Um pouco por todo o concelho, associações assinalaram o magusto, nos dias 9 e 10 de novembro.

O magusto é uma festa popular que junta grupos de amigos e famílias à volta de uma fogueira, onde se assam castanhas, bebe-se a jeropiga, água-pé ou vinho novo, fazem-se brincadeiras e cantam-se cantigas. A celebração está associada à lenda de um soldado romano, mais tarde conhecido por Martinho de Tours, que, ao passar a cavalo por um mendigo quase nu, como não tinha nada para lhe dar, cortou a sua capa ao meio com a sua espada. Estava um dia chuvoso e diz-se que, nesse preciso momento, parou de chover, derivando daí a expressão “Verão de S. Martinho”.

Pelo concelho da Trofa, foram várias as associações que anteciparam a celebração do magusto, tradicionalmente comemorado no dia 11 de novembro.

A Associação de Pais (AP) da EB1/JI de Finzes realizou a festa na tarde de sábado, oferecendo castanhas e broa à comunidade educativa. Para passar o serão, a associação organizou “vários jogos tradicionais com as crianças” e tinha previstas “algumas atividades para os adultos”. Do programa constava ainda o salto à fogueira, mas S. Pedro não deu tréguas.

Segundo o presidente da AP, Gaspar Venâncio, esta festa é uma forma de proporcionar “convívio entre os pais e a comunidade”, ao mesmo tempo que “ajuda a associação a suportar despesas que tem na escola”, através da compra de senhas para as comidas e bebidas.

Também na EB1/JI de Paradela, pais e alunos juntaram-se na escola para assinalar esta data.
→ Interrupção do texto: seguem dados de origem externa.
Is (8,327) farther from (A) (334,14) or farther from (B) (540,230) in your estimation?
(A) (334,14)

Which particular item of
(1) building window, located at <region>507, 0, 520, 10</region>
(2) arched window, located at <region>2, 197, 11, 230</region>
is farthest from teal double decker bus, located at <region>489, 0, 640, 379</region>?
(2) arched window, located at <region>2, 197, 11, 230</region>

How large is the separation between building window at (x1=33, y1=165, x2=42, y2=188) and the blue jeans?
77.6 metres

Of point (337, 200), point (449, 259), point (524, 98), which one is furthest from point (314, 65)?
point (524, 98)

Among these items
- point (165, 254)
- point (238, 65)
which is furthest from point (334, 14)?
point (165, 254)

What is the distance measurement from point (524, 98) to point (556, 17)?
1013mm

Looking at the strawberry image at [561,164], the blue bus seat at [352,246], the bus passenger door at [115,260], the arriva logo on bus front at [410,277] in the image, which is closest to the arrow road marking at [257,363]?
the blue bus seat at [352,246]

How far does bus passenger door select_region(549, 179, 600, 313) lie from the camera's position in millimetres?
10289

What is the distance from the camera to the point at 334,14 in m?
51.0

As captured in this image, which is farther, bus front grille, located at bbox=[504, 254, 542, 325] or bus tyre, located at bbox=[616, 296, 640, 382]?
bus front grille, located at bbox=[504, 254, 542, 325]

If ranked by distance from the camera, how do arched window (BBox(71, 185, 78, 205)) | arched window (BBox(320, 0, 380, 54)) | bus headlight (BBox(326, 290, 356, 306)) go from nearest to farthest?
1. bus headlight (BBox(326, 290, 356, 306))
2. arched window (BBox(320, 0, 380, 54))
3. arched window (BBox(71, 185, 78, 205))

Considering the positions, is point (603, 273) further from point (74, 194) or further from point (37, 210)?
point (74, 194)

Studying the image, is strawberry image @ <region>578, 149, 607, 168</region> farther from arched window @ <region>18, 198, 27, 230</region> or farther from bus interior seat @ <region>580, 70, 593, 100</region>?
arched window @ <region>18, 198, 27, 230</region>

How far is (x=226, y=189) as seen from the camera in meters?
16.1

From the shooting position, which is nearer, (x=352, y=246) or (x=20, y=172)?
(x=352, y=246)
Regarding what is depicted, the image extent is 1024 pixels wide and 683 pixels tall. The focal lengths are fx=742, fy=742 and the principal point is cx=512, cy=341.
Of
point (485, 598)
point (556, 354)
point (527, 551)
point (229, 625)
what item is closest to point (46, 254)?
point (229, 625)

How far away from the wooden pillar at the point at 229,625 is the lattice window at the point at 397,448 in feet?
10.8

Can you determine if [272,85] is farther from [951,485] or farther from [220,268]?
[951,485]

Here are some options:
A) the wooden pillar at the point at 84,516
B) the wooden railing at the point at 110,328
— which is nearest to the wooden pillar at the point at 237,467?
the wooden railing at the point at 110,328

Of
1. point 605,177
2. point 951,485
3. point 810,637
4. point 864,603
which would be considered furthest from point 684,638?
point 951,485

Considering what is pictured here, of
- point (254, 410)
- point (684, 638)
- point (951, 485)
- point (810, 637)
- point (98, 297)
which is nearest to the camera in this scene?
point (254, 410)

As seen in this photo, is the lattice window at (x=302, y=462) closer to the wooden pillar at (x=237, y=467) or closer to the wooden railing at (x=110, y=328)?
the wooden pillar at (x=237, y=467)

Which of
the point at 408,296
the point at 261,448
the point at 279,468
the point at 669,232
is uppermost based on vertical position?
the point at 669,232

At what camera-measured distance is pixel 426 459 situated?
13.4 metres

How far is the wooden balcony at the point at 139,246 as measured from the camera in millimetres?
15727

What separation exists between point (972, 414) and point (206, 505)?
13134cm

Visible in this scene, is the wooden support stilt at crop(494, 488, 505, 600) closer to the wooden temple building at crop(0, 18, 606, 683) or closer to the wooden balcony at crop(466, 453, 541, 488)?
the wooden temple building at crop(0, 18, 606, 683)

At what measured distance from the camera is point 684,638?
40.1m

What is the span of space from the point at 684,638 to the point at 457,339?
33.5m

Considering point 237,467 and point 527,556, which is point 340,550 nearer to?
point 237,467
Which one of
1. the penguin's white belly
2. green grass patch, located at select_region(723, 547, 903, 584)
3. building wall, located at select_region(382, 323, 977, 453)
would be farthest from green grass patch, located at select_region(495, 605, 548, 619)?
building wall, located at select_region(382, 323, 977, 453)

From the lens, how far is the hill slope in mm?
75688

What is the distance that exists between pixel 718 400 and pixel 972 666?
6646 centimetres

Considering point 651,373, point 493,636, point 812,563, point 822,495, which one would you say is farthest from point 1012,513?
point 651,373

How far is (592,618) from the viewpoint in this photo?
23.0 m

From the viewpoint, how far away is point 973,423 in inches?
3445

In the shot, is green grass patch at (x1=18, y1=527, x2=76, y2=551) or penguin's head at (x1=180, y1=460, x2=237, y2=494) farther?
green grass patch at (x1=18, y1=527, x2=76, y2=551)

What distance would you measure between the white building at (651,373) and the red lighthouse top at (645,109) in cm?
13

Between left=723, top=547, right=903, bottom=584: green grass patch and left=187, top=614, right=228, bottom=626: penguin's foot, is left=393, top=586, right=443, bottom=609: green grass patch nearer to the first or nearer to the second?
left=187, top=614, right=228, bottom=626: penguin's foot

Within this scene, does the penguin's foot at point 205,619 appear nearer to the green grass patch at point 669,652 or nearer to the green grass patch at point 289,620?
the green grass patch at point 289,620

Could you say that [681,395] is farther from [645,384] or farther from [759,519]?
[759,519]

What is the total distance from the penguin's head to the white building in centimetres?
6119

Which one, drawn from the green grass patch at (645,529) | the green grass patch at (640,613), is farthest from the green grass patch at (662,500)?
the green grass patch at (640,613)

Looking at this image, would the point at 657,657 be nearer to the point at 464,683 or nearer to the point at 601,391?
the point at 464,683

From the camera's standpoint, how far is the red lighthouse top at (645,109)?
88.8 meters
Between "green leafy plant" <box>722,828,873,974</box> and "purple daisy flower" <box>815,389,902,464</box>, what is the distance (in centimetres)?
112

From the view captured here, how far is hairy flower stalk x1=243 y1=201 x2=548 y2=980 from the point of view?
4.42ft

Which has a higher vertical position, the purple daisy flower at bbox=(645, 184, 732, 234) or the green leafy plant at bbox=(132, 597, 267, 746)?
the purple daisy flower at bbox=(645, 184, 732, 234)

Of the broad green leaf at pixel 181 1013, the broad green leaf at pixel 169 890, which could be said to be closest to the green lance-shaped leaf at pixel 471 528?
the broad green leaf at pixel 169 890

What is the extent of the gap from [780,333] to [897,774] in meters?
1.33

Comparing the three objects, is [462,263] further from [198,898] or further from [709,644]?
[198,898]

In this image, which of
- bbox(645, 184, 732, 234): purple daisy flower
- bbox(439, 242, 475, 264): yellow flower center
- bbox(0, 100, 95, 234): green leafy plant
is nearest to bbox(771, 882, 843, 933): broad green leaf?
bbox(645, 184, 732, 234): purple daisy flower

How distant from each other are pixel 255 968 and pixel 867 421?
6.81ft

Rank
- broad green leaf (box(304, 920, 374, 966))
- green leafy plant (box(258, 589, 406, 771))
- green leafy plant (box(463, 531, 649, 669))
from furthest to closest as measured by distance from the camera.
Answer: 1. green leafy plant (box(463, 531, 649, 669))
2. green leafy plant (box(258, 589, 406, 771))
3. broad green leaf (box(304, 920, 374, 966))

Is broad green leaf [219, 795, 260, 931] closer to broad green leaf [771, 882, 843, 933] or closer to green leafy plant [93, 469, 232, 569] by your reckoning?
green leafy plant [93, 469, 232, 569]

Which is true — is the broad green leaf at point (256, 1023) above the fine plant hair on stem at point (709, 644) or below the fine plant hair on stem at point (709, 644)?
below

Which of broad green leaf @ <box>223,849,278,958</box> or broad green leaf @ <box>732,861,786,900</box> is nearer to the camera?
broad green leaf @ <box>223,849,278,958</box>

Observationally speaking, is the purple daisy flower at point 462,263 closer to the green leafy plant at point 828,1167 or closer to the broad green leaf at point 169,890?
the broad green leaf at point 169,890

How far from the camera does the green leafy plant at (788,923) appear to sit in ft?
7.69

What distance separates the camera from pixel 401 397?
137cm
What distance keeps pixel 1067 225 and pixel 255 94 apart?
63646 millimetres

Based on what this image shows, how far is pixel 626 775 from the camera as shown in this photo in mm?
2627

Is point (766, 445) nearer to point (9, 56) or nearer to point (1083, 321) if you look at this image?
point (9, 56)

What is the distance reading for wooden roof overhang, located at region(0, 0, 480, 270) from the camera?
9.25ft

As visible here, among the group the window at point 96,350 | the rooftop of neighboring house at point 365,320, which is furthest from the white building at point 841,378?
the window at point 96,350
Catarina Inácio, presidente da AP da EB1/JI de Paradela, contou que “é bom” haver “interação” e “convívio entre pais e alunos na escola”, sendo também uma ajuda para a associação, que, através da venda de comes e bebes e sobremesas, oferecidas pelos pais, conseguem angariar verbas para as “várias atividades que dinamizam ao longo do ano”. “Se conseguirmos fazer um convívio com os pais, onde sabem o porquê e para quê que estão a ajudar a angariar estes fundos, o balanço é sempre positivo, desde que seja em prol das crianças”, averbou.

O programa contou com um “palhaço para entreter as crianças” e “ música ao vivo para dinamizar a festa”, onde não faltou as “bifanas, barriguinhas, panados e febras”.

A chuva também “estragou” os planos da ACRABE – Associação Cultural e Recreativa da Abelheira – que tinha previsto dinamizar uma festa do magusto ao ar livre, com uma “fogueira”. Como não foi possível, Carlos Silva, presidente da ACRABE, teve que “recorrer a uma padaria para assar as castanhas”, que foram oferecidas aos associados e comunidade presente. O serão foi animado pelo Grupo de Amigos das Concertinas da Maia.

A associação já está a preparar a Ceia de Natal, que se realiza no dia 14 de dezembro. Já estão abertas as inscrições, que são “limitadas” e devem ser feitas na sede da coletividade. O custo é de 7,50 euros para adultos, crianças até aos dez anos pagam metade e até aos seis não pagam. O Pai Natal já confirmou a sua presença e promete entregar lembranças às crianças.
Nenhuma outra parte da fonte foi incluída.